Express f(x) as a product of linear and quadratic polynomials
polynomials with real coefficients. This question I'm having 
trouble with but I came up witha an answer of:
f(x)=(x-4)(x^2-6x-9) is this right. thanks for looking at 
this question.

No that's not correct.  You must know the following facts about
polynomials:

1. A degree n polynomial has n roots, counting multiplicities.
2. If r is a root of a polynomial then (x-r) is a factor of the
   polynomial.
3. If a polynomial with real coefficients has p+qi as one root,
   it also has its conjugate p-qi as another root.

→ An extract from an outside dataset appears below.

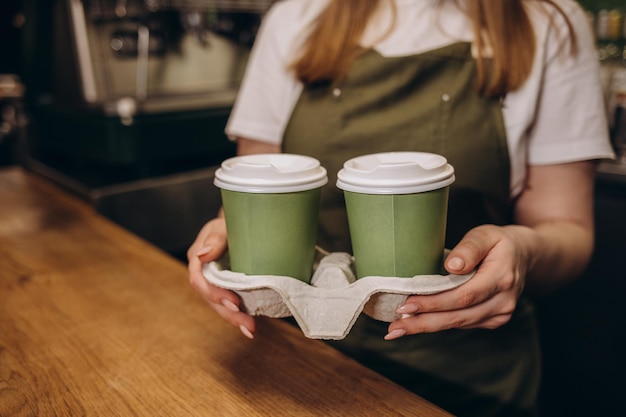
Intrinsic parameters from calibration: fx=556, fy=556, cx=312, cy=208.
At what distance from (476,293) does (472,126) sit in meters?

A, By 2 above, since 4 is a root then (x-4) is a factor.
         (You did this)
B. By 2 above, since 3+i is a root then [x-(3+i)] is a factor
   of the polynomial. 
C. By 3 above, since 3+i is a root then 3-1 is a factor of the
   polynomial.
D. By C and 2, since 3-i is a root then [x-(3-i)] is a factor 
   of the polynomial.
E. By 1, there are no more roots besides 4, 3+i, and 3-1

Therefore f(x) is the product of the three factors. It will 
have leading coefficient 1 because the c oefficients of x in 
all three factors is 1.

[Note: If it had had a leading coefficient other than 1, we 
 would have to multiply the polynomial by it, too, but thet 
 is unnecessary here.]

So we have:

f(x) = (x - 4)[x - (3+i)][x - (3-i)]

But the two factors containing imaginary numbers have to be
multiplied together, since all coefficients must be real.
We can use FOIL to multiply the last two factors together:

f(x) = (x - 4)[x - (3+i)][x - (3-i)]
f(x) = (x - 4)[x² - (3-i)x - (3+i)x + (3+i)(3-i)]
f(x) = (x - 4)[x² - (3x-ix) - (3x+ix) + (9-3i+3i-i²)]
f(x) = (x - 4)[x² - 3x + ix - 3x - ix + (9-i²)]
f(x) = (x - 4)[x² - 6x + 9 - i²]

Now since i² = -1 we substitute (-1) for i².

f(x) = (x - 4)[x² - 6x + 9 - (-1)]
f(x) = (x - 4)[x² - 6x + 9 + 1]
f(x) = (x - 4)[x² - 6x + 10]
f(x) = (x - 4)(x² - 6x + 10)

Edwin
AnlytcPhil@aol.com